Presence / Absence

James Yuncken

SPAN Galleries 2001, 45 Flinders Lane, Melbourne

Exhibition Dates: 17 - 28 July, 2001
Opening 17 July, 5 - 7 pm


These paintings are in the nature of visual poems, romantic and surreal. Full of ambiguity, more often than not a there is a sense of a presence not accounted for in the image itself. Something or someone that was there, or will be there, or isn't in view, something that is formally absent from painting.

Though people are largely absent from these paintings, their sometime presence is often implied: a boat, roads, tracks, footprints. Or the hidden presence may be an eerie, no doubt anthropomorphized force of nature as in the turbulent sky of Jouncing Clouds, a sky which almost seems to be sweeping the landscape up with it in its swirling movement.

The ambiguous meaning of these paintings is a result, I believe, of the way in which they are painted. They are in a certain sense 'found objects', found however on the surface on which they were painted, found through a painting process which tries not to presume what the end result will be, but rather is a journey in which one mark put down (painterly gesture) incites the imagination to another and another with the image attaining ever increasing complexity, until finally a satisfying and coherent result is "found". It can be a short journey, but more often than not it is long with many a bend in the road and often a forced retreat or two or even a total change of direction.

The reason I like to paint this way is because of the surprising and interesting results it can bring about.
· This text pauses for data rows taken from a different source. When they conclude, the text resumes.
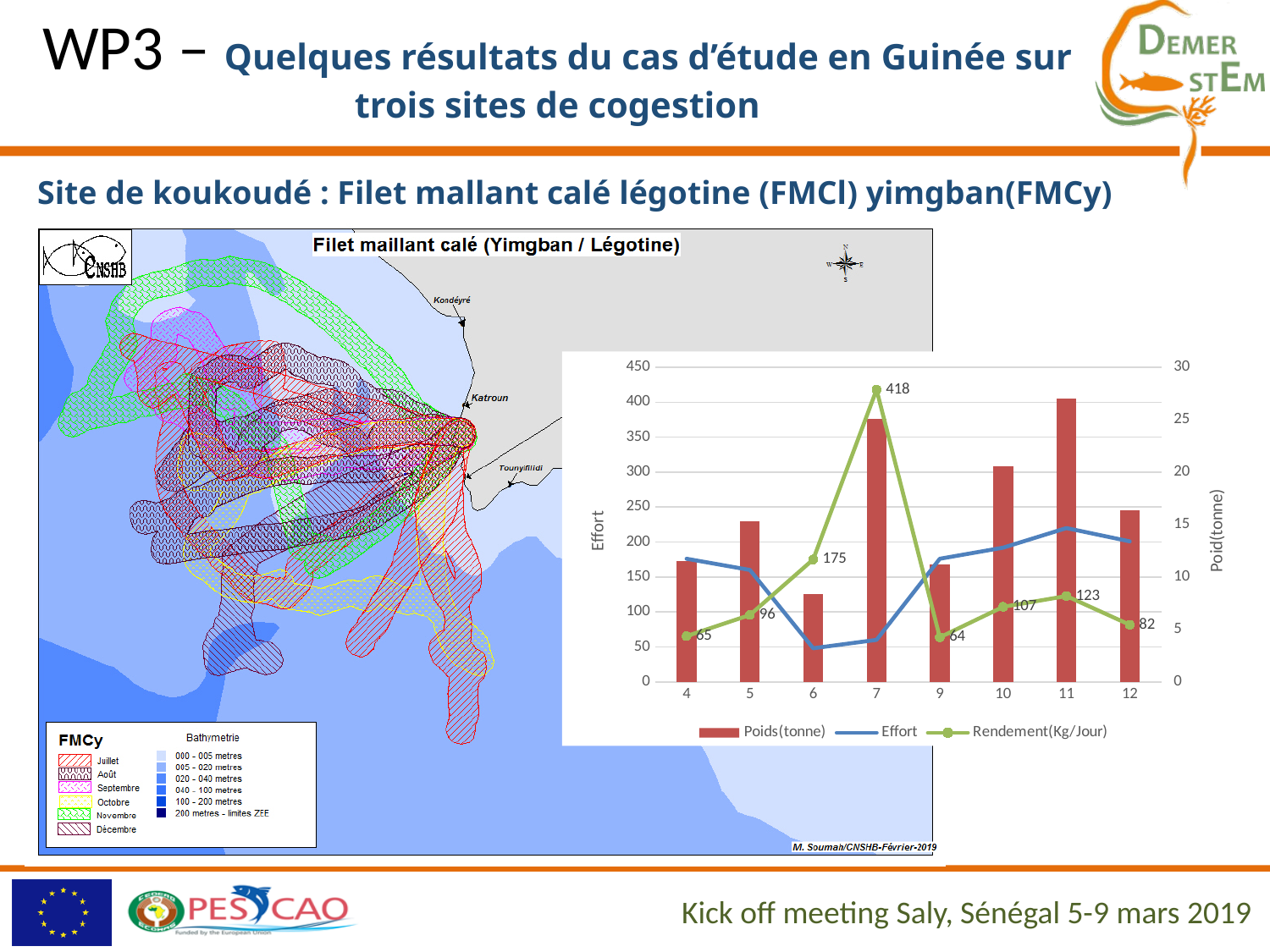
Does Rendement(Kg/Jour) rise or fall from month 4 to month 7? rise Is the Poids(tonne) bar at month 11 greater or less than 25? greater What is the difference between the Rendement(Kg/Jour) values at month 7 and month 6? 243 How many series does the chart legend list? 3 Which is larger in the chart: the Rendement(Kg/Jour) value at month 11 or at month 10? Month 11 What is the Rendement(Kg/Jour) value at month 12 in the chart? 82 How many months are shown on the x axis of the chart? 8 Is the Effort value at month 6 greater or less than 100? less At which month is Rendement(Kg/Jour) lowest in the chart? 9 What is the Rendement(Kg/Jour) value at month 5 in the chart? 96 What is the Rendement(Kg/Jour) value at month 7 in the chart? 418 At which month is Rendement(Kg/Jour) highest in the chart? 7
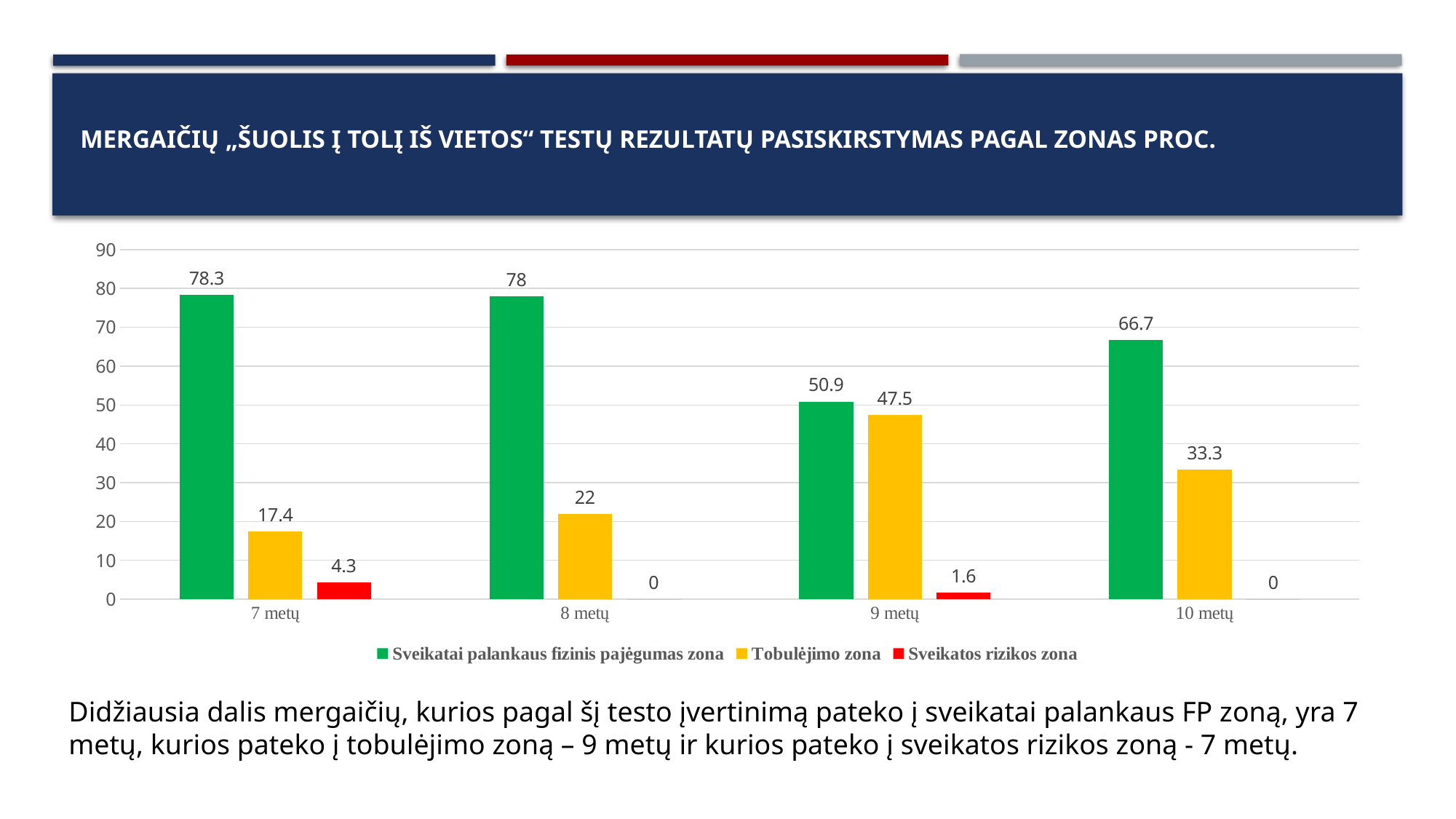
What kind of chart is shown on the slide? bar chart What is the value for 'Sveikatos rizikos zona' at 10 metų? 0 Which age group has the highest value for 'Sveikatai palankaus fizinis pajėgumas zona'? 7 metų Is the value for 'Tobulėjimo zona' at 8 metų greater or less than 30? less What colour represents 'Sveikatos rizikos zona' in the chart? red What is the value for 'Tobulėjimo zona' at 9 metų? 47.5 Which is larger at 9 metų: 'Sveikatai palankaus fizinis pajėgumas zona' or 'Tobulėjimo zona'? Sveikatai palankaus fizinis pajėgumas zona What is the difference between the 'Sveikatai palankaus fizinis pajėgumas zona' and 'Tobulėjimo zona' values at 10 metų? 33.4 Which age group has the lowest value for 'Tobulėjimo zona'? 7 metų How many series does the legend list? 3 How many age groups are shown on the x axis? 4 What is the value for 'Sveikatai palankaus fizinis pajėgumas zona' at 7 metų? 78.3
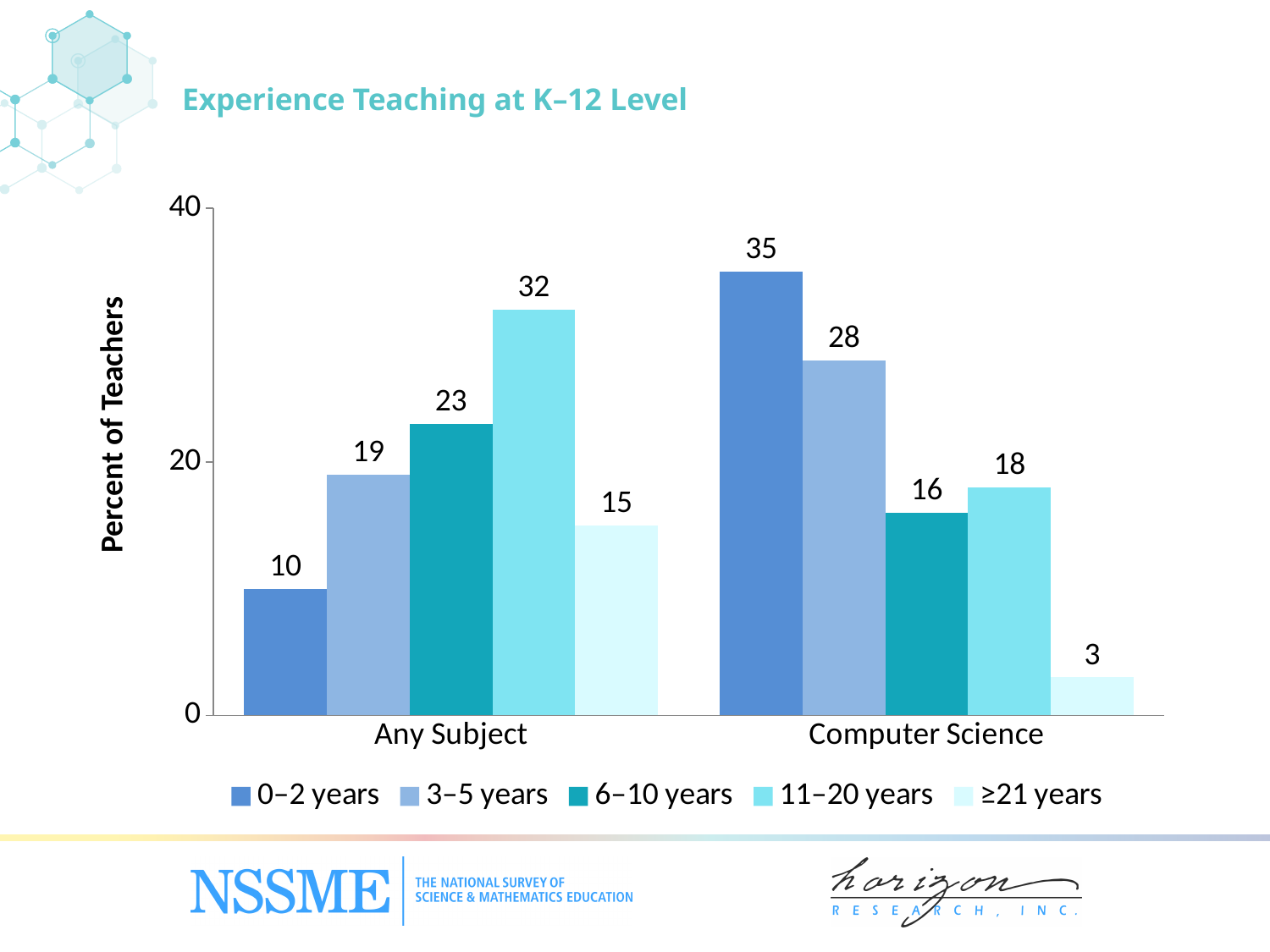
Is the value for 6–10 years in Any Subject greater or less than 20? greater What percent of teachers have 0–2 years of experience teaching Computer Science? 35 Which is larger: the 3–5 years value for Any Subject or for Computer Science? Computer Science How many series does the legend list? 5 What is the difference between the 0–2 years values for Computer Science and Any Subject? 25 What is the value for ≥21 years in the Computer Science category? 3 How many categories are shown on the x axis? 2 What is the label of the y axis? Percent of Teachers Which experience range has the lowest value in the Computer Science category? ≥21 years What percent of teachers have 11–20 years of experience teaching Any Subject? 32 What kind of chart is shown on the slide? Bar chart Which experience range has the highest value in the Any Subject category? 11–20 years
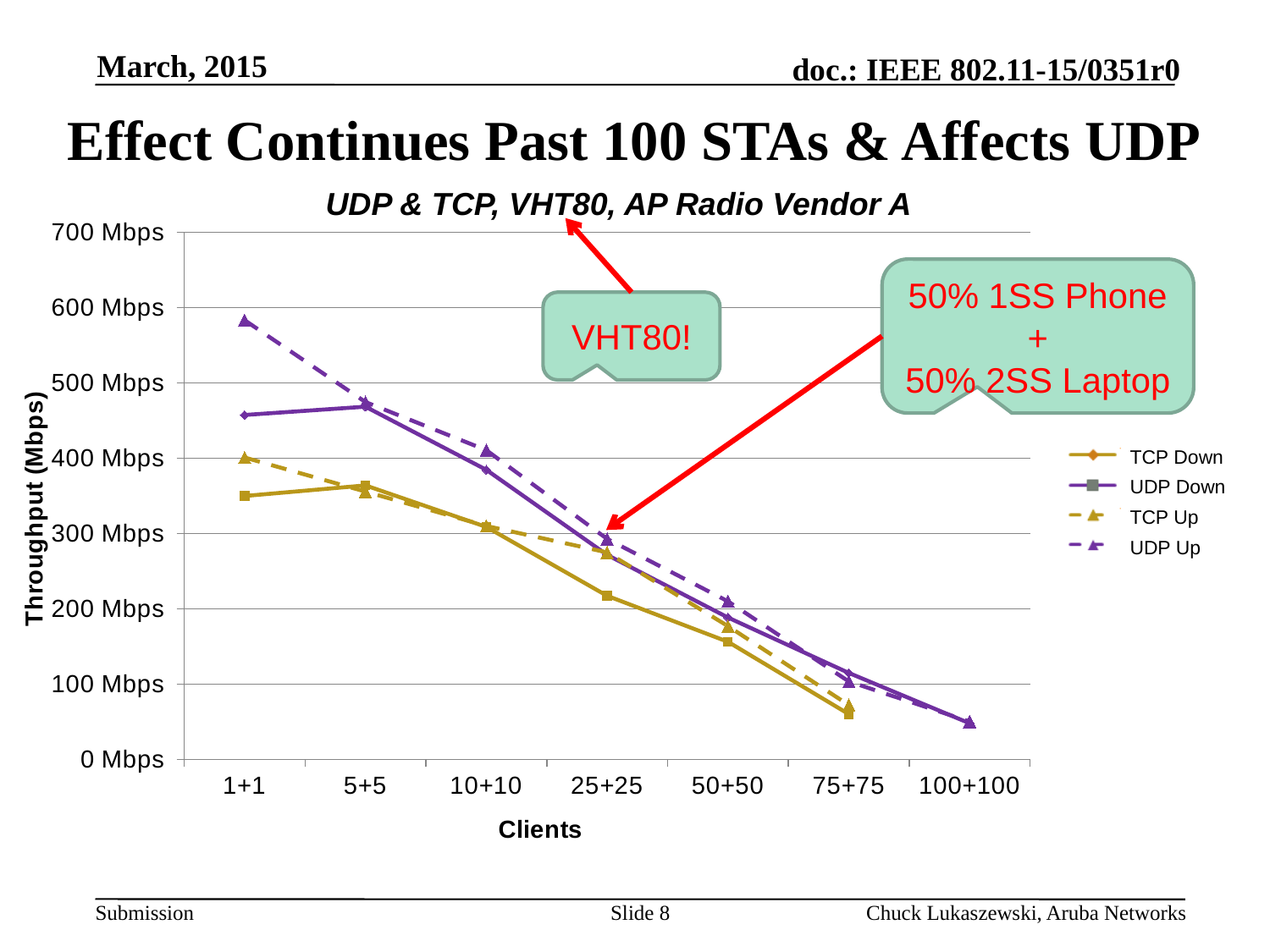
What is the label of the y axis? Throughput (Mbps) Is the TCP Down value at 1+1 clients greater or less than 300 Mbps? greater What kind of chart is shown on the slide? line chart What is the title of the chart? UDP & TCP, VHT80, AP Radio Vendor A Is the UDP Down value at 100+100 clients greater or less than 100 Mbps? less Do the throughput values rise or fall as the number of clients increases along the x axis? fall Which series has the highest throughput at 1+1 clients? UDP Up Is the UDP Up value at 1+1 clients greater or less than 500 Mbps? greater How many client categories are shown on the x axis? 7 At 50+50 clients, which is larger, UDP Up or TCP Down? UDP Up How many series does the legend list? 4 Which series has the lowest throughput at 1+1 clients? TCP Down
The process embraces uncertainty of outcome, decisions and action are driven as much by improvisation and accident as by plan, and the door is open to the participation of subconscious forces so that the unexpected is always nearby.

That's not a bad start on a metaphor for life. Not all can be freedom, however, and one constraint that applies to these paintings is in the domain of colour. For most of this series only four pigments were used: Yellow ochre, red oxide, black oxide and the thrilling and chilling titanium white. Other formal constraints such as considerations of composition etc. inevitably play a role too.

By setting up the conditions for art to imitate life one aspires to put life into art.